AIM OF THE EXERCISE
Check each line of the entries below for the string "Manual"; copy every line where it appears.

[[ AVAILABLE DATA, beginning ]]

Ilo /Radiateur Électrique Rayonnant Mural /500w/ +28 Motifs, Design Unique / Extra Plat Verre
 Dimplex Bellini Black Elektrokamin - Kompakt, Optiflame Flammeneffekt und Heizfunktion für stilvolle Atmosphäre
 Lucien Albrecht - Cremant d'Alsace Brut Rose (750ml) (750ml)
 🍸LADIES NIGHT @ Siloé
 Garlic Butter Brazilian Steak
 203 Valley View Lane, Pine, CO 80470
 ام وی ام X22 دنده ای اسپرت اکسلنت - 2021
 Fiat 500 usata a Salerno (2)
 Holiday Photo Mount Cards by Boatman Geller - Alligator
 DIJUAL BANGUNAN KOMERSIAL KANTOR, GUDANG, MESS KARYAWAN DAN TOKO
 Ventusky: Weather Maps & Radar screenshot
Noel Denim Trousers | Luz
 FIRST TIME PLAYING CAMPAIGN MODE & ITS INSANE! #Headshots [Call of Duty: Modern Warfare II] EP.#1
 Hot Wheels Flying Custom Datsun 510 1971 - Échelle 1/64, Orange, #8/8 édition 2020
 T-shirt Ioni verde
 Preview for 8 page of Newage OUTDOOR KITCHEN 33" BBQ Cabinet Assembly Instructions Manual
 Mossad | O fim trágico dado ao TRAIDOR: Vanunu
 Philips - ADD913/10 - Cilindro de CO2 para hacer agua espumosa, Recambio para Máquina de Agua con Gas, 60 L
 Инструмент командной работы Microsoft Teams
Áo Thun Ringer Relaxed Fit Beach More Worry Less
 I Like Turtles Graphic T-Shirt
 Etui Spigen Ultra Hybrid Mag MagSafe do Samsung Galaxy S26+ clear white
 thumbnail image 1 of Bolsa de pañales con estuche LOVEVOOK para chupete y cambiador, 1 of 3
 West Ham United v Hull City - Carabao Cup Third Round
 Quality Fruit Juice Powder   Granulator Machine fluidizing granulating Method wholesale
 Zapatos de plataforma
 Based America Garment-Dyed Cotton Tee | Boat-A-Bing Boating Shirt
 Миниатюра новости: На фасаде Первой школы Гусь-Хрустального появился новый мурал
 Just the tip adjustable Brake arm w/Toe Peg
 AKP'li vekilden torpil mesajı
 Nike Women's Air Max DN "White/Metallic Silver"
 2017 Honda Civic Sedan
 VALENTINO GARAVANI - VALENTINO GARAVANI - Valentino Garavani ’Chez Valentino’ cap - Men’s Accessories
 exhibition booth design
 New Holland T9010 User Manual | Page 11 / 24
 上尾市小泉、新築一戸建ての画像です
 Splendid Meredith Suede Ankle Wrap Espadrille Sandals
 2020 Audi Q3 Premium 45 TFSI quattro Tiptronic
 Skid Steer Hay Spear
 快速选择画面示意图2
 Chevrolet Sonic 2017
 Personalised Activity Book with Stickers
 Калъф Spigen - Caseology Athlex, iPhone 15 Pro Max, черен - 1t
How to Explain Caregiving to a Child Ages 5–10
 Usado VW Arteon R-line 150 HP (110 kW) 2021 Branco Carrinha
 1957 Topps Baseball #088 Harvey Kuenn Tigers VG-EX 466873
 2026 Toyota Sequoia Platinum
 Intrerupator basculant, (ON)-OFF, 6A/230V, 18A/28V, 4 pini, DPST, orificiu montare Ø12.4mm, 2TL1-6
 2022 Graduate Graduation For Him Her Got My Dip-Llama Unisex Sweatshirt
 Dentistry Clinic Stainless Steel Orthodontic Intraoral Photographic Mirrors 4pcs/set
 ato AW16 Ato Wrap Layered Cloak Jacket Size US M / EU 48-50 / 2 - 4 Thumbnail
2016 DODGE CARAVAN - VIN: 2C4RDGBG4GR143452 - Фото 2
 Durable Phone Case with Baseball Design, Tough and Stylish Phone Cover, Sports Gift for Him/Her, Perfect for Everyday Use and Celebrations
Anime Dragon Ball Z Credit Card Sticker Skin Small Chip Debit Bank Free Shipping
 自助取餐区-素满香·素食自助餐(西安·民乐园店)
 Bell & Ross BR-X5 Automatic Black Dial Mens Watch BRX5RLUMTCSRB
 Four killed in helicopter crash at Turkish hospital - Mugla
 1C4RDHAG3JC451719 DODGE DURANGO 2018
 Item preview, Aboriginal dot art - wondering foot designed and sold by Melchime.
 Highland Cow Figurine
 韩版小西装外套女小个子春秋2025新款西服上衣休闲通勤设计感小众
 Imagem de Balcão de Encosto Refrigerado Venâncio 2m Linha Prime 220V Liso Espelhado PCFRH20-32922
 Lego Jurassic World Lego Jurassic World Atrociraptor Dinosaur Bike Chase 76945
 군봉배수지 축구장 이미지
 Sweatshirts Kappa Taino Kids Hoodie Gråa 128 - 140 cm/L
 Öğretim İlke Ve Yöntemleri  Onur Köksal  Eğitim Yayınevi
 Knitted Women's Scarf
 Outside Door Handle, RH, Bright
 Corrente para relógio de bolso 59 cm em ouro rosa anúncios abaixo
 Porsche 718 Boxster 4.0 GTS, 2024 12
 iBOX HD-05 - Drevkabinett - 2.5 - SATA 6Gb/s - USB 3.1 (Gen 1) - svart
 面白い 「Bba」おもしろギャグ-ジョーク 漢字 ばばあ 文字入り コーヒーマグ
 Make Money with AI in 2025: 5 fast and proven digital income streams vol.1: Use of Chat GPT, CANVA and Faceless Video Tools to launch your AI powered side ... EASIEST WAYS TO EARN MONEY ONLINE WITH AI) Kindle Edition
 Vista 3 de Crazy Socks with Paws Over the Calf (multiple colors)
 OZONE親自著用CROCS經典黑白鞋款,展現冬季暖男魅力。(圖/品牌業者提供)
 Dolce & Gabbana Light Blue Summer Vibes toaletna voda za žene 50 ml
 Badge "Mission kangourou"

[[ AVAILABLE DATA, end ]]

EXERCISE ANSWER
 Preview for 8 page of Newage OUTDOOR KITCHEN 33" BBQ Cabinet Assembly Instructions Manual
 New Holland T9010 User Manual | Page 11 / 24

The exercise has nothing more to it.